Breathiness and voice quality: when breathiness is increased, harmonics can become less prominent and formant structure may appear smeared on the spectrogram.
Glottal fry (creaky voice) and aperiodic sounds: lack periodic harmonics; no clear F0; spectrogram shows noise-like patterns rather than clear formant structure.
Vocally healthy vs pathological voices: spectrograms can be used for biofeedback in voice therapy (e.g., to improve closure and reduce breathiness in nodules).

Onsets, Onset Types, and Articulation Details

Onset types show how a word begins:
- Strong onsets (e.g., plosives with clear release) vs glottal onsets (in some contexts a creaky or glottal stop may precede a vowel for emphasis or as an allophonic variant).
- Glottal onset can be used for emphasis and is a feature sometimes described as a cricotic feature (articulatory emphasis).
Examples of onset contrasts: e.g., a strong onset vs a breathy onset (onsets can affect perception of the following vowel).

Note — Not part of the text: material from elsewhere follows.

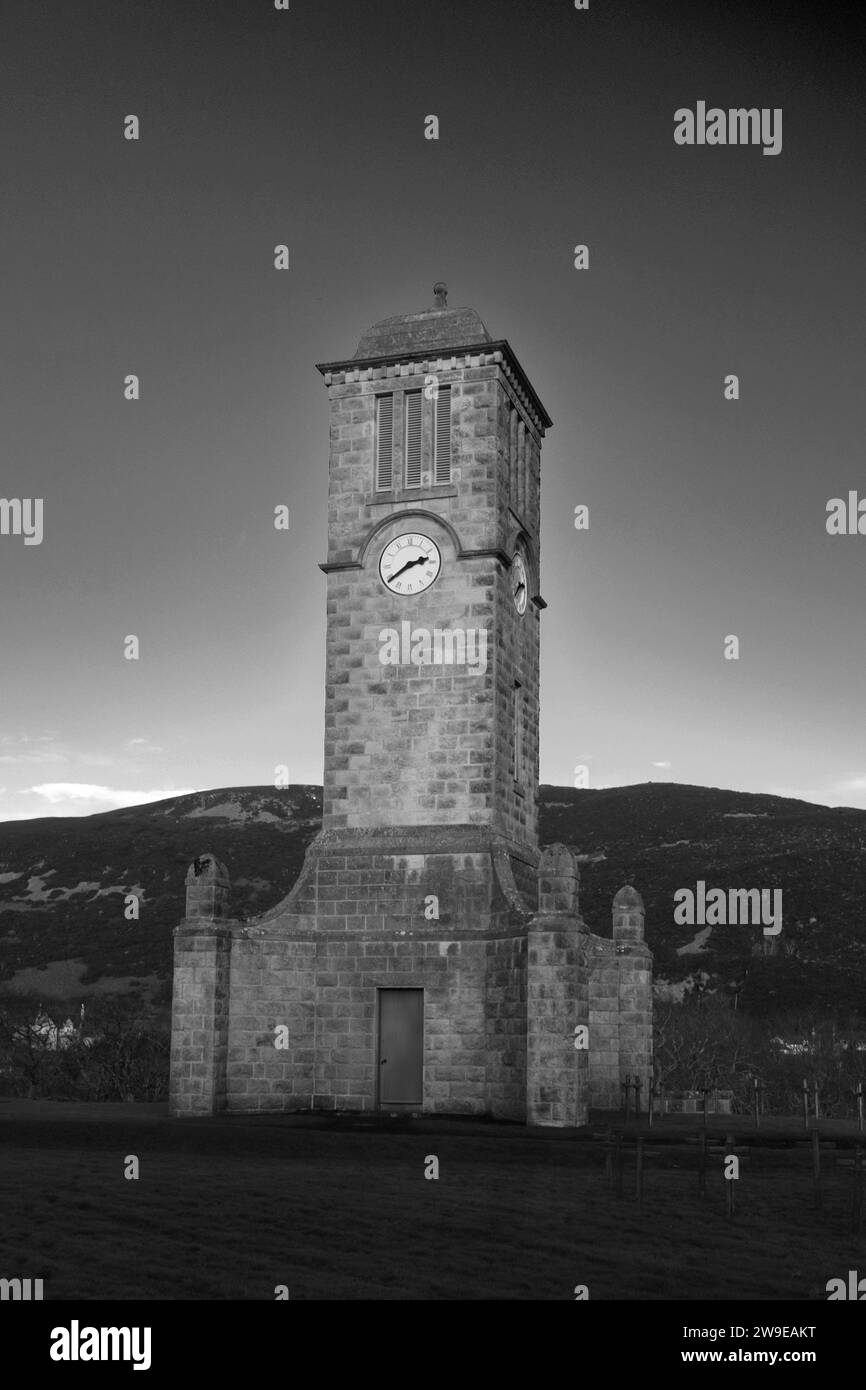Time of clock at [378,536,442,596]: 2:39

Practical and Clinical Relevance

The spectrogram and acoustic cues can be used to diagnose and treat voice disorders (e.g., vocal nodules, poor closure) via biofeedback.
Understanding formants and harmonics helps in distinguishing vowel qualities and diagnosing breathiness or obstructed phonation.

Reading a Spectrogram: Worked Examples

Baseball: F0 contour shows a subtle drop on the second syllable; the first syllable is more energetic (larger amplitude) than the second, indicating higher intensity on the first syllable.
Bacon and eggs: The first syllable shows the strongest energy; there is a notable F0 contour across the phrase with relatively flat initial portion and a rise and fall around 'eggs'.
Foreigner vs Forerunner: Gemination is visible as lengthened r in forerunner, making a longer consonantal segment than in foreigner.
Make: The onset R (or the preceding consonant) behavior can illustrate how sound energy and amplitude distribute across the syllable; vowels are typically the loudest part of the nucleus, aligning with the sonority principle.
Observations about the waveform and harmonics:
- The first syllable often shows a larger harmonic energy and larger amplitude than subsequent syllables when stressed.
- The absence or reduction of harmonics in certain segments (e.g., glottal fry or whispered tones) changes the visible energy distribution.

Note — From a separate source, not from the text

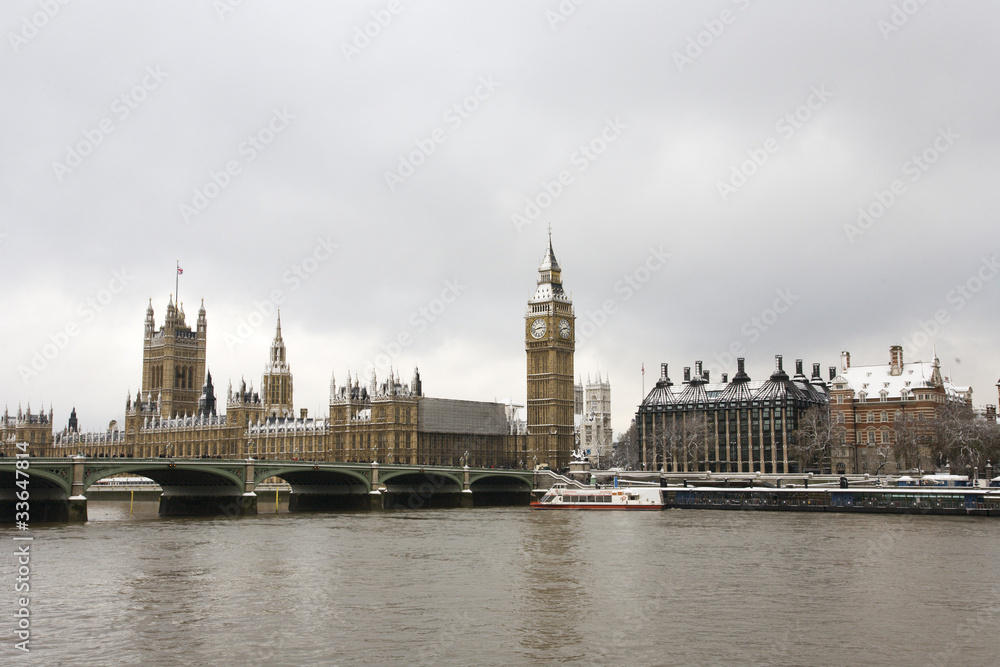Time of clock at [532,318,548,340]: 2:42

Formants, Vowel Quality, and Anti-Formants: A Quick Look

Vowel quality is shaped by the resonant energies of the vocal tract; formants F1, F2 (and higher) define vowel height and backness.
Anti-formants: regions of reduced energy (notches) that can occur in certain vowel configurations or due to anti-resonance effects.
A shift from /e/ to /a/ changes formant positions (F1 tends to rise when vowels become more open; F2 shifts depending on backness).

Final Remarks: What the Exam Emphasizes

The exam covers all chapters read so far; focus on core concepts: syllable structure, onset/nucleus/coda, rhyme, sonority, stress and its acoustic correlates, English rhythm patterns (trochaic vs iambic), mora/ syllable/timing differences, tone and intonation concepts, uptalk and social variation, gemination, coarticulation effects, formants/harmonics in spectrograms, and practical clinical applications.
The instructor’s study guide will highlight the key topics from the chapters read; material outside of the class discussions may be less essential for the test.